_Отрывок текста_
□ □ □

Дневник Марии Башкирцевой
Шрифт:
Мы приехали в середине концерта; я вошла под руку с отцом с видом женщины, которая уверена, что ею будут любоваться. Тетя Надя, Поль и Паша следовали за мною. Я прошла мимо m-me Абаза, не поклонившись ей, и мы сели рядом с нею в первом ряду. Я была у m-lle Дитрих, которая, сделавшись m-me Абаза, не отдала мне визита. Я держалась самоуверенно и не поклонилась ей, несмотря на все ее взгляды. Нас тотчас-же все окружили. Все клубные дураки (клуб находится в том-же доме) пришли в залу, «чтобы посмотреть».
Концерт скоро
— Ты поклонилась m-me Абаза? — спросил меня несколько раз отец.
— Нет.
И я произнесла нравоучение, советуя поменьше презирать других и прежде обращать внимание на себя. Я задела его за живое; он вернулся в клуб и пришел сказать мне, что Абаза ссылается на всех слуг гостиницы и уверяет, что на другой-же день отдал мне визит с племянницей.
Впрочем, папа сияет; его осыпали комплиментами на мой счет.
Суббота, 4 ноября (23 октября). Я должна была предвидеть, что отец будет пользоваться всяким удобным случаем, чтобы отомстить жене. Я говорила это себе неопределенно, но я верила в доброту Бога. Maman не виновата, с таким человеком жить нельзя. Он вдруг обнаружился, и теперь я могу судить.
С утра идет снег, земля вся белая, деревья покрыты инеем, что вечером образует прелестные, неопределенные оттенки. Хотелось бы погрузиться в этот сероватый туман леса; он кажется другим миром.
Однако, тихое колыхание кареты, чудесный запах первого снега, неопределенность, вечер — все эти успокоительные силы ничуть не уменьшили моего негодования при воспоминании об А… — воспоминании, которое преследует меня, преследует, как дикого зверя, не давая мне ни минуты покоя.
Как только мы приехали в деревню и вошли в гостиную, отец начал делать неприятные намеки, но видя, что я молчу, воскликнул:
— Твоя мать говорит, что я кончу жизнь у нее в деревне! Никогда!
Ответить значило бы сейчас уехать. — «Еще одна жертва, — думала я, — и по крайней мере я все сделала и не буду себя обвинять». Я сидела и не сказала ни слова; но я долго буду помнить эту минуту — вся кровь во мне остановилась и сердце, на секунду переставшее биться, потом забилось, как птица в предсмертных судорогах.
Я села за стол, все еще молча и с решительным видом. Отец понял свою ошибку и начал находить все дурным, бранить прислугу, чтобы потом оправдаться раздражением.
Вдруг он сел на край моего кресла и обнял меня. Я тотчас же освободилась из его объятий.
— О! Нет, — сказала я твердым голосом, в котором на этот раз не слышно было слез, — я не хочу сидеть рядом с тобою.

□ □ □

_Исходные данные_
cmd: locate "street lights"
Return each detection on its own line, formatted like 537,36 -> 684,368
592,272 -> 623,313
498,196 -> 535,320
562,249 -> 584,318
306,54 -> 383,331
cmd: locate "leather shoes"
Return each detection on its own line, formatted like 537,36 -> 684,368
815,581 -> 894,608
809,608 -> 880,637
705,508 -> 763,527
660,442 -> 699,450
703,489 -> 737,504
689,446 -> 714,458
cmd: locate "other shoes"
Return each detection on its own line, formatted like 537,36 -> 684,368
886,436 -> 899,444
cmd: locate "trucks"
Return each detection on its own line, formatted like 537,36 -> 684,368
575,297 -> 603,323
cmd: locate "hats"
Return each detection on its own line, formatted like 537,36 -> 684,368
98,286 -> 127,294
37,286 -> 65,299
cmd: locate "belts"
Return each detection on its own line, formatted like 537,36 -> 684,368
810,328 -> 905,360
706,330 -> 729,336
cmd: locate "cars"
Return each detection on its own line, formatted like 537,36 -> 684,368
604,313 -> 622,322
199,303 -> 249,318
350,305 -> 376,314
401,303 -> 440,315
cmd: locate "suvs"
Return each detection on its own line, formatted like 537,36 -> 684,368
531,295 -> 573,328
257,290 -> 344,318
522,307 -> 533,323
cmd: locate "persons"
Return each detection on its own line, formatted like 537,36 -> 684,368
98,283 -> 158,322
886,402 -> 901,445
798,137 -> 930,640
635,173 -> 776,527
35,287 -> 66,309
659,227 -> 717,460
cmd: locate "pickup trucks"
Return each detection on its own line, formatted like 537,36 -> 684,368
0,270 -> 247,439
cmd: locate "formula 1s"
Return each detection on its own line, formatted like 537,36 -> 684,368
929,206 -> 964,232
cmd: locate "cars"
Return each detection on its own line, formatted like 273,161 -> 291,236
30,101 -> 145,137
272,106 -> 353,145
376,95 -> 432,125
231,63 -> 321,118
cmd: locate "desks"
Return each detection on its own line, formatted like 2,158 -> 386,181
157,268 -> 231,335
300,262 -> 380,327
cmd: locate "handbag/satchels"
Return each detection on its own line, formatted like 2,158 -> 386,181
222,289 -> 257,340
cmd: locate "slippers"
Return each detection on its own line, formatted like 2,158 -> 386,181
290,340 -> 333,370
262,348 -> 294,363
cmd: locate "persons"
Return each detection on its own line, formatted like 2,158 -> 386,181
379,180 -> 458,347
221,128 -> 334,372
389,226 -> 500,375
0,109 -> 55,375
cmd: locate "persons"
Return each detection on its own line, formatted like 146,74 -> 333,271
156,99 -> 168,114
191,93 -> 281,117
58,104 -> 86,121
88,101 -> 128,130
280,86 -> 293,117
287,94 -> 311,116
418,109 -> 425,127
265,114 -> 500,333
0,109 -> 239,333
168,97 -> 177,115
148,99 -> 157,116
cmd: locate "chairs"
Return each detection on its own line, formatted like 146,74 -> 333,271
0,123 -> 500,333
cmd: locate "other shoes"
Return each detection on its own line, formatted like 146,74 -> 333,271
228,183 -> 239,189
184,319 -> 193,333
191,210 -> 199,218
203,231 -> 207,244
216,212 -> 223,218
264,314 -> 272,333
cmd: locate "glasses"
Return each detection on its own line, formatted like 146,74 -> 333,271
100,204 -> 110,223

□ □ □

_Задание A_
С кем, по словам отца в отрывке дневника, Абаза отдал визит на другой же день?
_Задание B_
Назовите всех, кто, согласно отрывку дневника, следовал за автором дневника, когда она вошла на концерт под руку с отцом.
Записи никак не связаны с отрывком дневника.

_Решение задания A_
С племянницей.

_Решение задания B_
Тетя Надя, Поль и Паша.